__Problem details__: The whole listing that follows, pictures excepted, should be printed again exactly as given.

━━━ Collected data

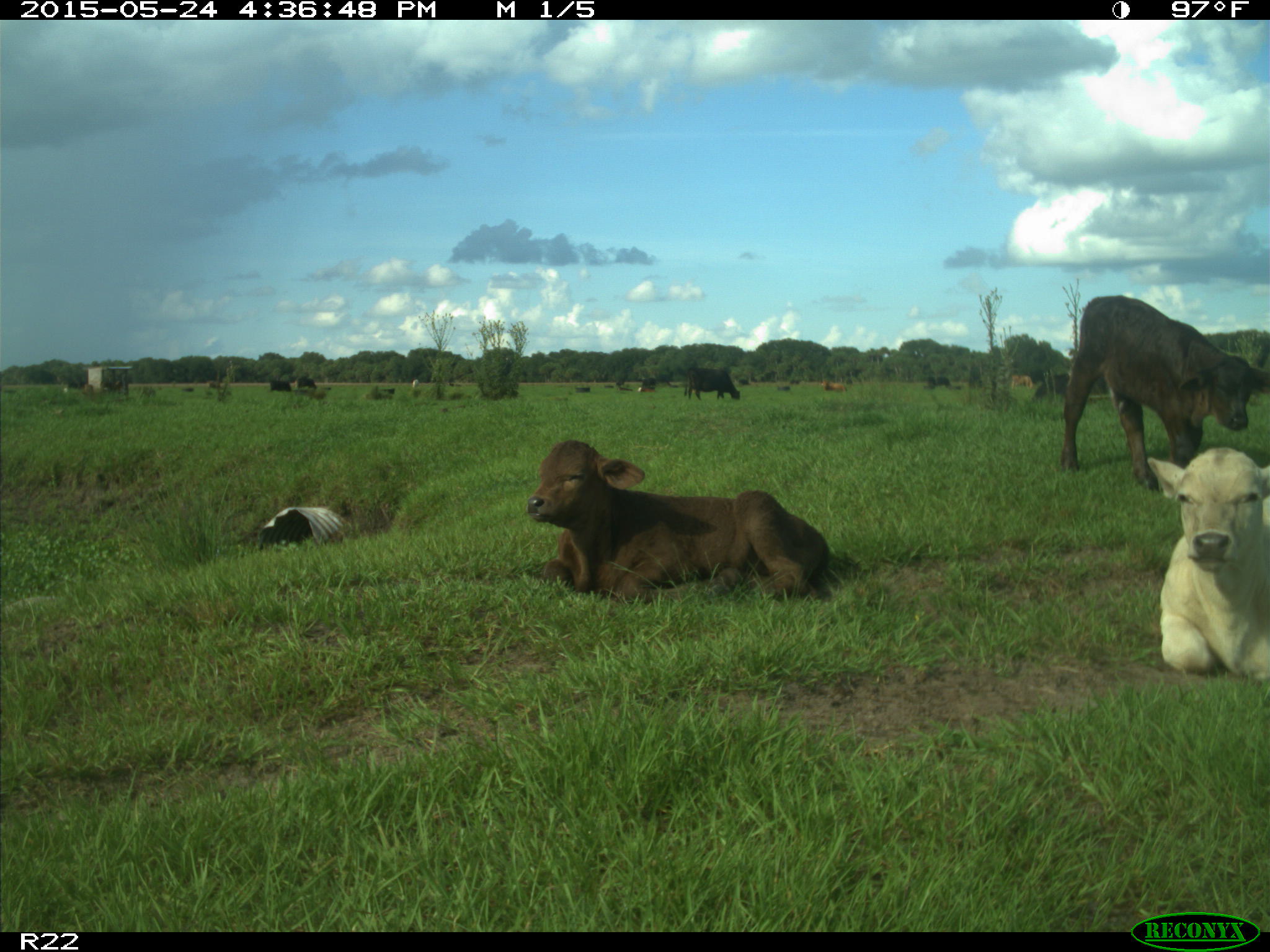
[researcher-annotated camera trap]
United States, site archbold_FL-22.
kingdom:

━━━━━━

__Solution for this task__:
[researcher-annotated camera trap]
United States, site archbold_FL-22.
kingdom:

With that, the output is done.